(Collected data entries)
* * * * * * *

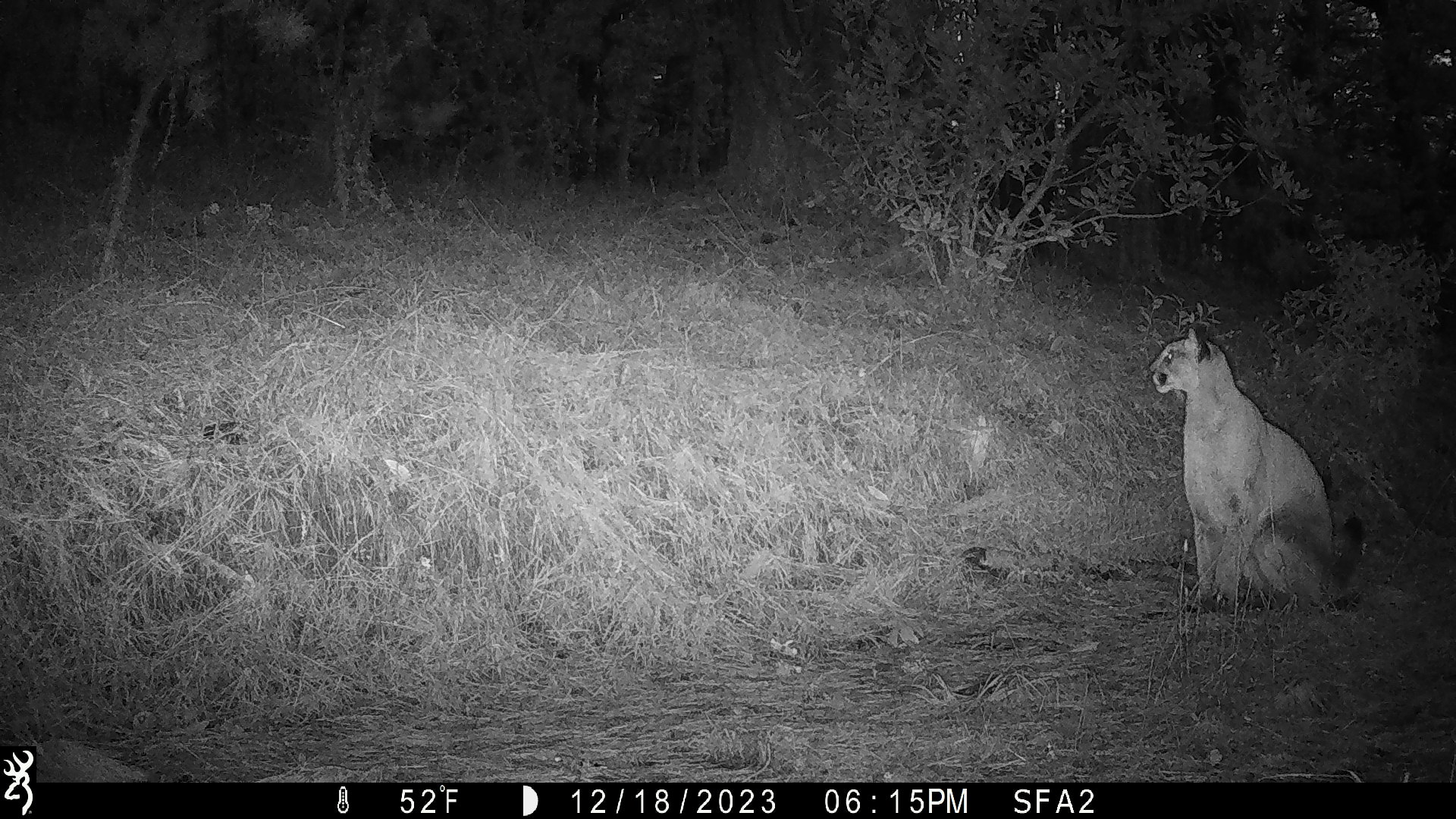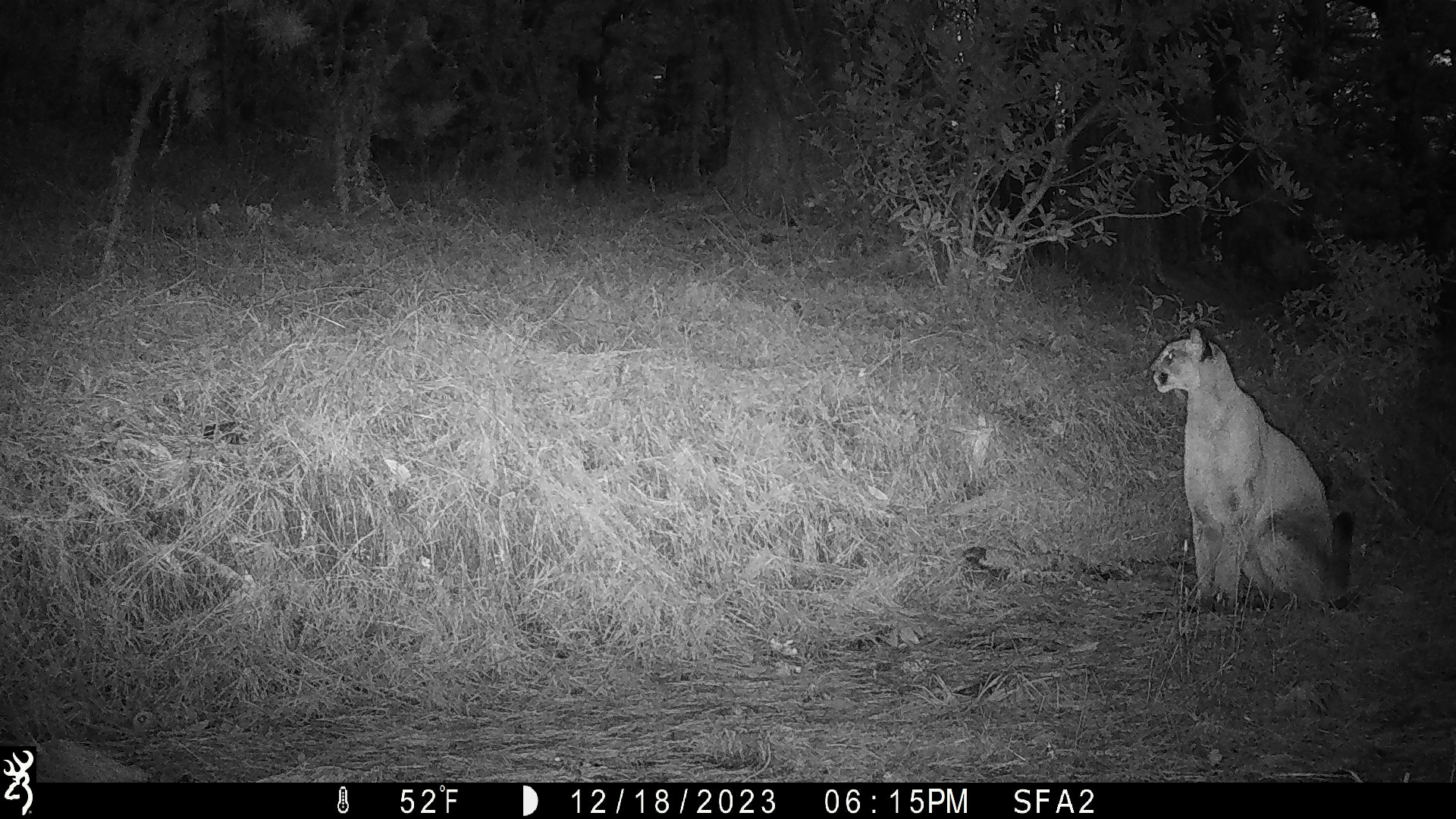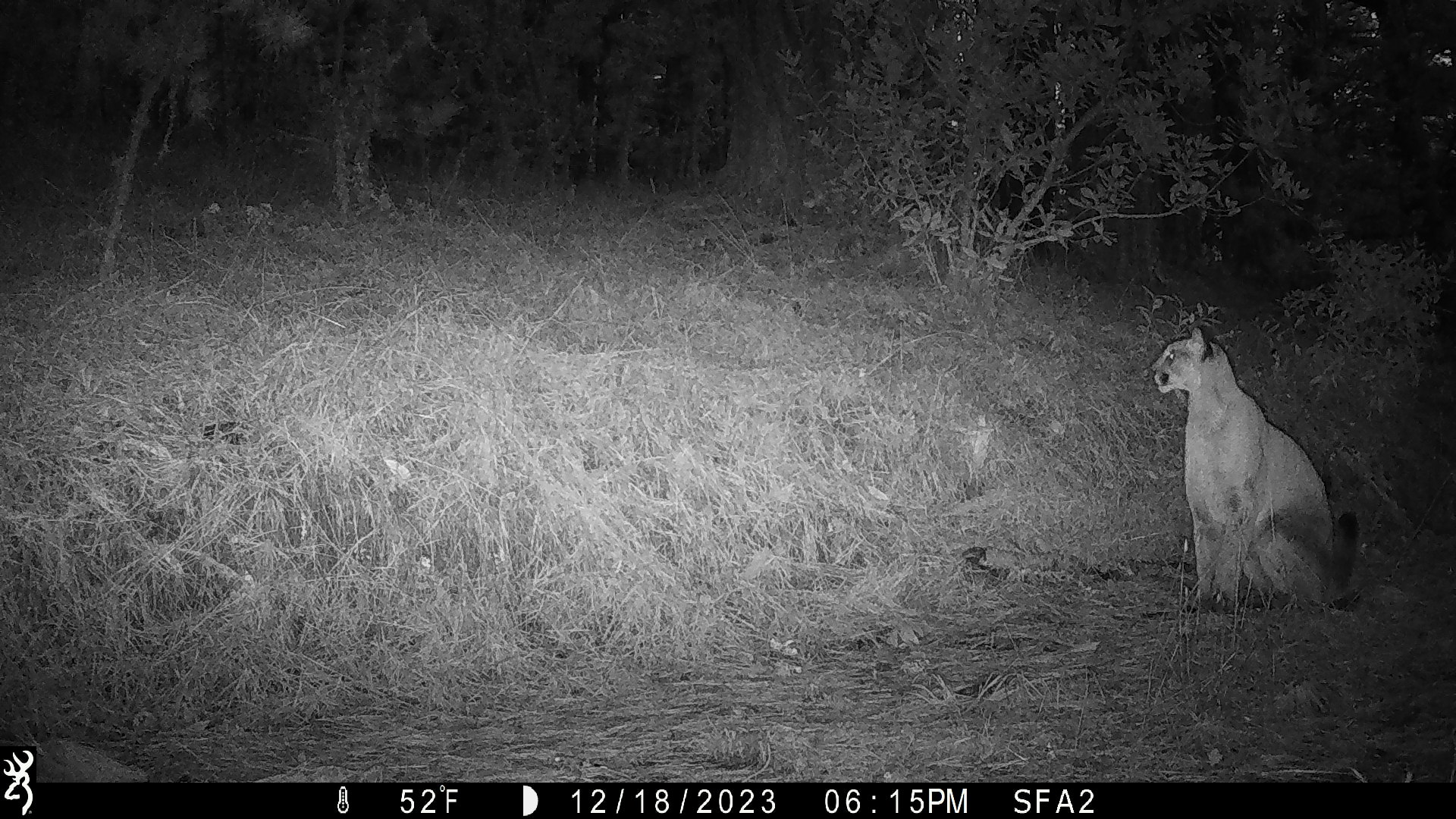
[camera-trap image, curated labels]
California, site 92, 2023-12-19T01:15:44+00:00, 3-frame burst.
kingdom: Animalia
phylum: Chordata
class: Mammalia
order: Carnivora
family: Felidae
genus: Puma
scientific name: Puma concolor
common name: puma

* * * * * * *

Give back only the lines from the one containing "order: Carnivora" through the final line of the entries above, exactly as written, both included.

order: Carnivora
family: Felidae
genus: Puma
scientific name: Puma concolor
common name: puma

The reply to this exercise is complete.